Mainz Residenz ist ein Programm – und auch ein Ort – an dem neue Theaterstücke/Kreationen entstehen. Ein Ort der Freiheit des Ausprobierens, der Offenheit, des Suchens, Findens, des (Noch-)Nicht-Wissens und auch: des möglichen Scheiterns. Hier will das Staatstheater die Entwicklung neuer Theaterprojekte auf ganz unterschiedliche Art und Weise fördern. Hier dürfen Autorinnen und Autoren eine erste Stückfassung schreiben, die noch nicht an Ort, Raum oder Personen gebunden ist. Hier können Theaterschaffende bei Stückentwicklungen erst einmal im geschützten Rahmen ausprobieren, ob das gewählte Thema oder die Grundidee überhaupt tragen – ohne direkten Zwang zur finalen Bühnenversion. Hier gibt das Staatstheater freien Gruppen oder Regiestudierenden die Möglichkeit, einen Teil ihres Entwicklungsprozesses durchzuführen.

Das Programm der Mainz Residenz wird zum Teil im Leporello, aber auch sehr kurzfristig per Internet oder Newsletter bekannt gegeben.
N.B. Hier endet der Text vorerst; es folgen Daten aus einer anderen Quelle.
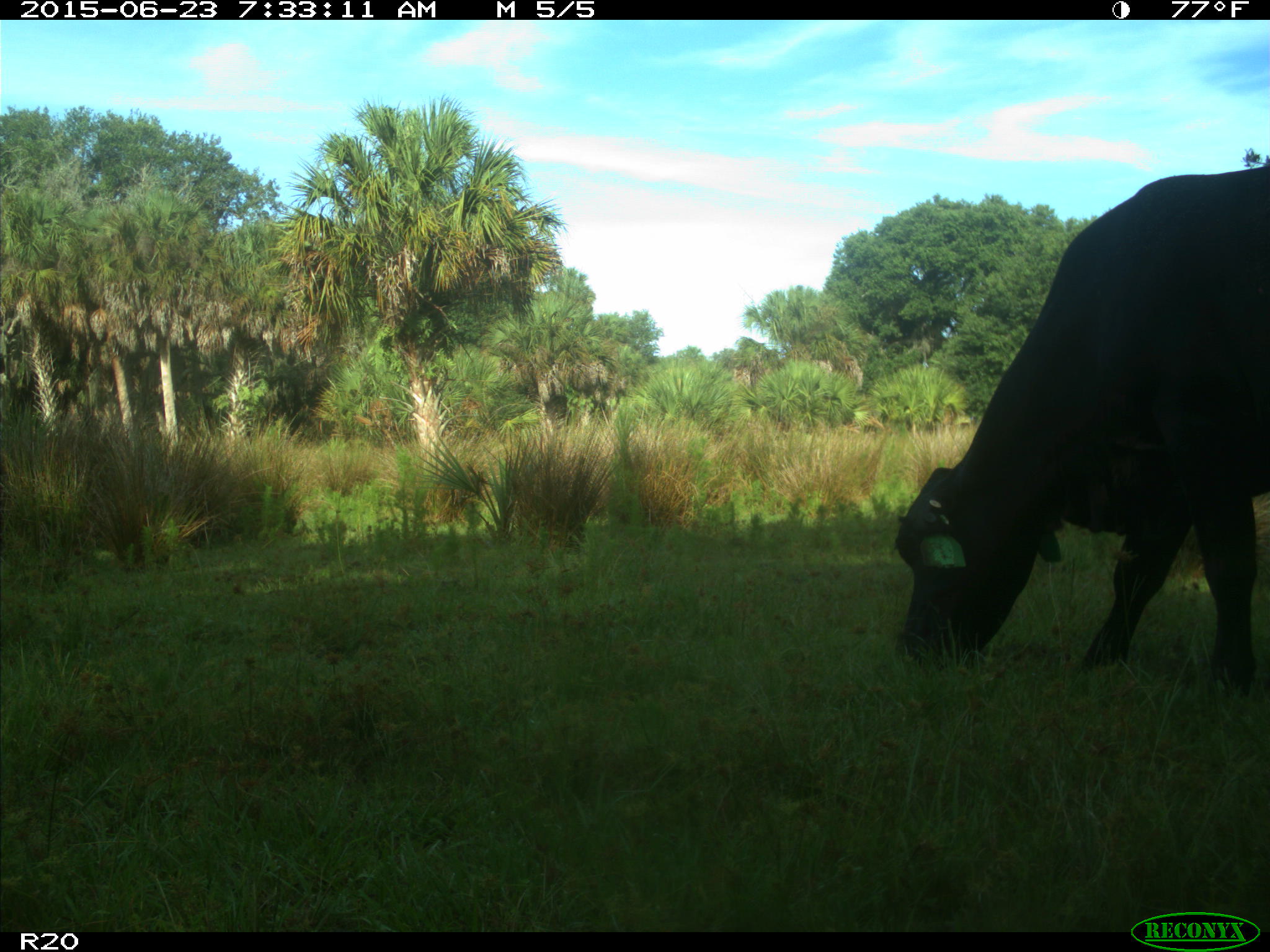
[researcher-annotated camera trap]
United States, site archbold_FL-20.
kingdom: Animalia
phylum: Chordata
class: Mammalia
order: Artiodactyla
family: Bovidae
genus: Bos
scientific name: Bos taurus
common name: domestic cow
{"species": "Bos taurus (domestic cow)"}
Es werden vor allem Try-Outs sein, also vorläufige, noch nicht finale Arbeitsergebnisse, bei denen besonders die Zuschauerreaktionen interessieren.

Verantwortlich für das Programm und die Projekte der Mainz Residenz sind Jörg Vorhaben, Chefdramaturg Schauspiel, und Katharina Greuel, Künstlerische Produktionsleitung Schauspiel.